Ki6an / fastT5

⚡ boost inference speed of T5 models by 5x & reduce the model size by 3x.
Apache License 2.0
562 stars 72 forks source link

GPU Optimization #34

Open ashissamal opened 2 years ago

ashissamal commented 2 years ago

Thanks for sharing the repo . It is really helpful.

I'm exploring ways to do the optimization on GPU. I know its not presently supported. Could you share some approach or references to implement the optimization on GPU(Nvidia)

Ki6an commented 2 years ago

for GPU you can use the onnxruntime-gpu library, but it does not support quantization. so you won't have the advantage of reduced model size during inference.

here's an example implementation of this library for BERT, you can follow this guide and make suitable changes for T5. In addition to this you also need to implement iobinding . I tried without iobinding but wasn't able to get any advantages over pytorch.

sam-writer commented 2 years ago

I would also check out this recent demo that NVIDIA did of TensorRT, which involves converting to ONNX as an intermediate step. They run the tests on GPU https://github.com/NVIDIA/TensorRT/blob/main/demo/HuggingFace/README.md

pommedeterresautee commented 2 years ago

ONNX Runtime supports GPU quantization through the TensorRT provider (now embedded by default in the GPU version of the pipy lib, no need for a custom compilation). However it only supports PTQ, meaning there is a 2-3 point accuracy cost (VS QAT or dynamic quantization which are usually close to non quantized accuracy). Quantization brings a X2 speedup, that you can add to a 1.3 speedup when you switch from ORT to TRT, so quite significant on base / large models (not yet benchmarked on distilled models)

Hopefully, QAT is also doable but requires some work per model (modify the attention part to add QDQ). You can see some here https://github.com/ELS-RD/transformer-deploy/pull/29, for now only for Albert, Electra, Bert, Roberta and Distilbert. I will probably add support for Deberta V1 and V2, T5 and Bart as a next step.

nbravulapalli commented 2 years ago

I really appreciate the functionality that the fastT5 library offers!

Like the original poster, I am looking to leverage the speedup from both ONNX Runtime and quantization that fastT5 offers, and deploy this on a Nvidia GPU. Do you have any pointers on how to accomplish this with a t5-large model?

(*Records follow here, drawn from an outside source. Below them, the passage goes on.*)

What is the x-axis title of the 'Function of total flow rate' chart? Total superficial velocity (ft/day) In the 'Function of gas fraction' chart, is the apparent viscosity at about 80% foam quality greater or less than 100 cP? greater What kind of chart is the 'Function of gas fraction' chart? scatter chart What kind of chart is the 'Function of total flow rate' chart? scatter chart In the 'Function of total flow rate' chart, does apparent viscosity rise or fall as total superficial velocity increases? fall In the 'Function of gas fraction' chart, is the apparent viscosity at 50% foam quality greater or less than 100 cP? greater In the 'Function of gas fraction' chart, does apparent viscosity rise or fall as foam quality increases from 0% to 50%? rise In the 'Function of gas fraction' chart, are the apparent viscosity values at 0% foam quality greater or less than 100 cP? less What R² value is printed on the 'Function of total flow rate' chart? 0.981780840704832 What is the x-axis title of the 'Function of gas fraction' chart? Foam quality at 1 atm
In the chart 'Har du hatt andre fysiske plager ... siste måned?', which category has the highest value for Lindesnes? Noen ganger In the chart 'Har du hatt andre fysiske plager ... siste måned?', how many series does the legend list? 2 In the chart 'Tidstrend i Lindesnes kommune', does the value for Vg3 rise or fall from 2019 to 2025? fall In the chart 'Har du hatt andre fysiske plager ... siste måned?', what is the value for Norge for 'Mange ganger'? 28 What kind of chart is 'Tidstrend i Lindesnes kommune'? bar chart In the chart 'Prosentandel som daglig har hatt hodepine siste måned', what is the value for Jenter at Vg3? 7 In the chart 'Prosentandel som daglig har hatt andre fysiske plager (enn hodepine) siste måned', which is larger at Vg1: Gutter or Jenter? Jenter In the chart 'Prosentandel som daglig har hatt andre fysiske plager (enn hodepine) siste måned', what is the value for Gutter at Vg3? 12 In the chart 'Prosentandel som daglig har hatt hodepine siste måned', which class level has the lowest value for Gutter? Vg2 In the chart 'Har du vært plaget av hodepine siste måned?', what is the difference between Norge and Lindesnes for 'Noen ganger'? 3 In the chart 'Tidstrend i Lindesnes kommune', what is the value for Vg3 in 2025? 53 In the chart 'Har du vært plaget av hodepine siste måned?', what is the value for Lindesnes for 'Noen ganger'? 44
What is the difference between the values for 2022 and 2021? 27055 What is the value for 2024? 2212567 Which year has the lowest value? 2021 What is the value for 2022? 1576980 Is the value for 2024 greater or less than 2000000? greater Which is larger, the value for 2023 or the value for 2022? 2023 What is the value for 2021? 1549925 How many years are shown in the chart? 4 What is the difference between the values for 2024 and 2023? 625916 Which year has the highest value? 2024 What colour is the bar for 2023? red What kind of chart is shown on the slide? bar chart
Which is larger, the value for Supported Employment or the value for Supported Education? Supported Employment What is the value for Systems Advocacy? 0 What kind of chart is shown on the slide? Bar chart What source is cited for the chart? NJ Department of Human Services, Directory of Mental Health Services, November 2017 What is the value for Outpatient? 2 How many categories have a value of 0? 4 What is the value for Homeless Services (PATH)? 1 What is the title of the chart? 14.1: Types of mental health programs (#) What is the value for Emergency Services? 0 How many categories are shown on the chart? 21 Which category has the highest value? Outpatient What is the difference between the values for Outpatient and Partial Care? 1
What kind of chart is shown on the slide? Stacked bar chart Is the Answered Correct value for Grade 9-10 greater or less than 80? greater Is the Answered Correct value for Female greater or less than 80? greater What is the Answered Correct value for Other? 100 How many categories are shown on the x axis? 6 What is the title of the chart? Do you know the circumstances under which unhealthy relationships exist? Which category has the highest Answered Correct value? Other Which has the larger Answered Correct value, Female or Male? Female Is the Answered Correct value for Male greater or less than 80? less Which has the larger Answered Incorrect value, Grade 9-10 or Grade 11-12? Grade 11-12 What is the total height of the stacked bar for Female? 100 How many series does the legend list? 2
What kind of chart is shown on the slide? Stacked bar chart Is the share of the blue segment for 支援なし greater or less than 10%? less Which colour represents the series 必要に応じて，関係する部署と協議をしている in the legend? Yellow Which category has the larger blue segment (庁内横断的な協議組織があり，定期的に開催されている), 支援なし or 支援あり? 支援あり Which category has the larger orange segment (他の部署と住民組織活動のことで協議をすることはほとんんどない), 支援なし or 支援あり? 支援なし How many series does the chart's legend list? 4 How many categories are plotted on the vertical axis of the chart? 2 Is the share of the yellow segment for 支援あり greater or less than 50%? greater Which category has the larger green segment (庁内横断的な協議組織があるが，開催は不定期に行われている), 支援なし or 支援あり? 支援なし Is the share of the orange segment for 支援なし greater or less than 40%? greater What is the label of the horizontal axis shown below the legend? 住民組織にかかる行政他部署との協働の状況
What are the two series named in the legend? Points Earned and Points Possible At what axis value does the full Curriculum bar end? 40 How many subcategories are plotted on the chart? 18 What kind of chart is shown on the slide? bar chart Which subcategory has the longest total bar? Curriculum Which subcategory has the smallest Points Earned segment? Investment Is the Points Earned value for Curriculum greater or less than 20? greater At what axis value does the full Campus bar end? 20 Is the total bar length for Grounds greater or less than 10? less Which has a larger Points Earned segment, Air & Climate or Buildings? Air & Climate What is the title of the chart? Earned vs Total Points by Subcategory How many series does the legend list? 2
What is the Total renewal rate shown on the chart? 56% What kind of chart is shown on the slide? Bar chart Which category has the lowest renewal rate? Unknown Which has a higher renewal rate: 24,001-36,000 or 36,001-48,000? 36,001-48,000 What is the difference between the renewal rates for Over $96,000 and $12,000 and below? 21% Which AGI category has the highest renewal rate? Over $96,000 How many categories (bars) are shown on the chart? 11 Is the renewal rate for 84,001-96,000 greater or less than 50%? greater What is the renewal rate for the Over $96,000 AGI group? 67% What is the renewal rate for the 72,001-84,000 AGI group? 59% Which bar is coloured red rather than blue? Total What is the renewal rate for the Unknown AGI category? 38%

@Ki6an or @sam-writer Are there plans to add GPU support for this library?

Thanks!

sam-writer commented 2 years ago

~@nbravulapalli yes, there are plans to make running on GPU as easy as running on CPU is currently. However, if you need to run on GPU now, your best bet is probably to follow this notebook to convert the model to TensorRT format, which runs on GPU faster than quantized ONNX t5 runs on CPU.~

I know understand @pommedeterresautee's comment. you do not need to convert to TRT format to use TRT. you can convert to ONNX format, then per the onnx docs, you can use the TRT execution provider

import onnxruntime as ort
# set providers to ['TensorrtExecutionProvider', 'CUDAExecutionProvider'] with TensorrtExecutionProvider having the higher priority.
sess = ort.InferenceSession('model.onnx', providers=['TensorrtExecutionProvider', 'CUDAExecutionProvider'])

This might be fast enough because TRT gives a 1.3x speed boost. But if you want the 2x speed boost of quantization, you take an accuracy hit. In fastt5 quantization doesn't hurt accuracy because we use dynamic quantization, which AFAICT isn't an option on GPU yet, you'd be using PTQ instead, which does hurt accuracy.

Another consideration on GPU that isn't a factor on CPU is iobinding, basically that coping values back and forth to the GPU takes time, and should be minimized. Not getting iobinding right can cause a perf hit

sam-writer commented 2 years ago

Here is an example from a branch of the ONNX library that demonstrates using io-binding as well as other tricks needed to run on GPU link

GenVr commented 2 years ago

@sam-writer So currently to get a performance optimization for inference time on T5 on GPU, do you recommend this code?

Here is an example from a branch of the ONNX library that demonstrates using io-binding as well as other tricks needed to run on GPU link

Is there an example-code of real use?

I would like to improve the GPU inference time with a T5-base with max_length=1024.